TEXT PASSAGE:
Wall Street had a packed Wednesday: SpaceX is days away from the largest IPO in history, OpenAI quietly filed a confidential S-1 with the SEC, WhiteHawk Minerals began trading on the NYSE, and earnings delivered beats from J.M. Smucker and Academy Sports — with more reports due after the bell.

SpaceX: the IPO that rewrites records

Space Exploration Technologies Corp. (SPCX) plans to price its IPO at $135 per share on Thursday, June 11, with trading set to begin on the Nasdaq on Friday, June 12. The company is offering roughly 555 million shares in what would be a record ~$75 billion raise.

At the offering price, SpaceX would command a post-IPO valuation of approximately $1.75–$1.77 trillion. Institutional demand has already exceeded $10 billion, and the company expanded its Japan retail tranche to $2.5 billion. The S-1 prospectus — filed publicly on May 20 — disclosed 2025 revenue of $18.7 billion and an estimated total addressable market of $28.5 trillion spanning space, Starlink connectivity, and AI infrastructure.

AI giants line up for public markets

The IPO pipeline extends well beyond SpaceX. OpenAI announced Monday that it submitted a confidential draft S-1 registration statement to the SEC. The company emphasized that no decision has been made on timing — noting that "certain initiatives are easier as a private company" — but the filing keeps an IPO option open, with potential public listing speculated for as early as September.

ACTIVITIES:
a – Answer these questions from the Wall Street news passage:
(i) At what price per share does SpaceX plan to price its IPO?
(ii) On what date was the SpaceX S-1 prospectus filed publicly?
(iii) How early is a potential OpenAI public listing speculated to happen?
b – Give every dollar amount that appears in the Wall Street news passage.
c – Extend the Wall Street news passage, picking up after its final sentence.
None of the lines are needed for the tasks.

SUPPLIED INFORMATION:
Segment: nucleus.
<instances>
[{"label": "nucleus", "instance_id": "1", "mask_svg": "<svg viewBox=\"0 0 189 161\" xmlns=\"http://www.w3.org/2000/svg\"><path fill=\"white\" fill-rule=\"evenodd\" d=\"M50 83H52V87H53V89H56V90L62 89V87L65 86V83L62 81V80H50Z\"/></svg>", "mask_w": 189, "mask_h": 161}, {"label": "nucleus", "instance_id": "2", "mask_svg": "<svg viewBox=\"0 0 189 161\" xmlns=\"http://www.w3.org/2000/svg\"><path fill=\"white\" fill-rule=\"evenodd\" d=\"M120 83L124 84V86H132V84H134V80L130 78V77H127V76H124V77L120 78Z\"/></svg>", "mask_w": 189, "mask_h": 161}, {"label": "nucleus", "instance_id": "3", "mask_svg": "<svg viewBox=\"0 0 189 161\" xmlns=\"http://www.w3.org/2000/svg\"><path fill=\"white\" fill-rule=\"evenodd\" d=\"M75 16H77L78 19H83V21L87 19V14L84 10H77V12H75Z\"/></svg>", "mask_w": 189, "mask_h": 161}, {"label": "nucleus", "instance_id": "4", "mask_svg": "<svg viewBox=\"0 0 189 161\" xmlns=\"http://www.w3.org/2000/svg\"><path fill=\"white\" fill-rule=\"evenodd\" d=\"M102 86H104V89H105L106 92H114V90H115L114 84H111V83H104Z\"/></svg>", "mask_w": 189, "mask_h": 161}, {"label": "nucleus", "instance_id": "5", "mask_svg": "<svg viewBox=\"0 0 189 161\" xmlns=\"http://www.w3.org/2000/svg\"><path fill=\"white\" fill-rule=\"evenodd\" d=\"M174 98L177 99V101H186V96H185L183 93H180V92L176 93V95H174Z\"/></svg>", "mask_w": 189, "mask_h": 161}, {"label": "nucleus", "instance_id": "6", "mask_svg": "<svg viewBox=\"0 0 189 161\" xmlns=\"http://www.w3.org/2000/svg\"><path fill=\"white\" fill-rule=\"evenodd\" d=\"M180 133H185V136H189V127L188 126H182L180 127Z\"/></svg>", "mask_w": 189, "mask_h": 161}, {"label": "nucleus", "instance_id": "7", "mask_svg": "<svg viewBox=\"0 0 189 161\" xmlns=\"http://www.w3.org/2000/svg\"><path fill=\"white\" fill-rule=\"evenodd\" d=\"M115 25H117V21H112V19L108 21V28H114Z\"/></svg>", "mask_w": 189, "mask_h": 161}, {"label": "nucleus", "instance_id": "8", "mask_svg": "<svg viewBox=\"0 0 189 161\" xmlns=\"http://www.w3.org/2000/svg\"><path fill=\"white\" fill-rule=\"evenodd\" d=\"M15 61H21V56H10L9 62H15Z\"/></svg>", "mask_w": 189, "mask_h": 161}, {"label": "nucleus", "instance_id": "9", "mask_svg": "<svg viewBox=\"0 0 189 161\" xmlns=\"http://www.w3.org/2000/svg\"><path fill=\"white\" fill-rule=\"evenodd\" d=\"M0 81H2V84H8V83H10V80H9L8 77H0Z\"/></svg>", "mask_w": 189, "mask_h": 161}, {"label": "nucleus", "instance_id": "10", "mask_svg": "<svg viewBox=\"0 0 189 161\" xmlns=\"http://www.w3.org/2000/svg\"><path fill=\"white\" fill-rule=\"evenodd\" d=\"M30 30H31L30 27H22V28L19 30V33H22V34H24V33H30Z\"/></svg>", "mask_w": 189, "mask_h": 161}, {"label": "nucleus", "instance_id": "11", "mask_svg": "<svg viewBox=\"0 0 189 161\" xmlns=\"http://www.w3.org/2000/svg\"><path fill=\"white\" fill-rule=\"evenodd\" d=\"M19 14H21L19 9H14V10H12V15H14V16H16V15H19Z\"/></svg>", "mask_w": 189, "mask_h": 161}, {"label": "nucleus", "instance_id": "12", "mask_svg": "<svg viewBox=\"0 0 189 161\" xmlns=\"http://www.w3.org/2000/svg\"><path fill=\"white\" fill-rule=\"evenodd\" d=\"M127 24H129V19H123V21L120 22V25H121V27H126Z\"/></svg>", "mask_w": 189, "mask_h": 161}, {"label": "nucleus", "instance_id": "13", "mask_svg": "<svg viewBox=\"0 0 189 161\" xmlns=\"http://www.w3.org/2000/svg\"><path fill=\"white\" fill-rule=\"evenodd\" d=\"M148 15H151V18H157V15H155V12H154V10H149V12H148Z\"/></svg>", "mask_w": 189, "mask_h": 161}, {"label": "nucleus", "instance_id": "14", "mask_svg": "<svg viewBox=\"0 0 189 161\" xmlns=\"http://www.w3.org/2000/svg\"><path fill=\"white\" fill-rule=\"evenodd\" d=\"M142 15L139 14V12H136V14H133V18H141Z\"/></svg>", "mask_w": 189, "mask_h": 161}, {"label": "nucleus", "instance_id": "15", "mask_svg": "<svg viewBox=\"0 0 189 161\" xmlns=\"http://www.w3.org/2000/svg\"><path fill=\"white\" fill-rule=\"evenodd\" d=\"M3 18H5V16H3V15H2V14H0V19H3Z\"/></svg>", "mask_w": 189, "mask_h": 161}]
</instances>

OUTPUTS FOR THE TASKS:
a –
(i) $135 per share
(ii) May 20
(iii) As early as September

b –
$135
~$75 billion
$1.75–$1.77 trillion
$10 billion
$2.5 billion
$18.7 billion
$28.5 trillion

c –
Anthropic filed its own confidential S-1 on June 1, following a Series H funding round that valued the company at $965 billion post-money. The company's annualized revenue run rate reportedly exceeds $47 billion.

WhiteHawk Minerals begins trading

WhiteHawk Minerals (WHK) — a natural gas mineral and royalty company focused on the Marcellus and Haynesville Basins — priced its upsized IPO at $26 per share on Monday, raising approximately $200 million. Shares began trading today on the NYSE. The company, rebranded from WhiteHawk Income Corporation, upsized its offering to 7.7 million shares from the initial 6.9 million.

ERock (EROC), which provides modular natural gas generator systems for data centers, is expected to price its IPO later this week at $20–$23 per share, targeting a ~$5 billion valuation.

J.M. Smucker beats big, stock jumps 13%

J.M. Smucker (SJM) reported strong Q4 FY2026 results before the open:

  • Adjusted EPS: $2.77, well above the $2.64–$2.65 consensus (up 20% YoY)
  • Revenue: $2.27 billion, up 6% from the prior year
  • Full-year free cash flow: approximately $1.2 billion

The stock surged roughly 13% on the report despite cautious FY2027 guidance — net sales expected to decline 3%–4% due to recent divestitures of sweet baked snack brands and the Voortman cookie line.

Academy Sports raises guidance

Academy Sports + Outdoors (ASO) reported a solid Q1 FY2026:

  • Adjusted EPS: $0.93, beating the $0.91 consensus
  • Revenue: $1.44 billion, up 6.7% YoY, in line with estimates
  • The company raised its full-year adjusted EPS guidance to $6.40–$6.80 from $6.10–$6.60

What else is reporting today?

Casey's General Stores (CASY) reports after the close, with consensus calling for EPS of $3.32 and revenue of $4.3 billion. Cracker Barrel (CBRL) also reports this evening — but expectations are weak: an estimated loss of $0.46 per share and revenue of $777 million, down 5.4% YoY.

At the index level, markets closed in the red. The Nasdaq fell 2% to 25,402, dragged down by chip and AI stocks. The S&P 500 slipped 0.4% to 7,374, and the Dow lost 0.55% to 50,506.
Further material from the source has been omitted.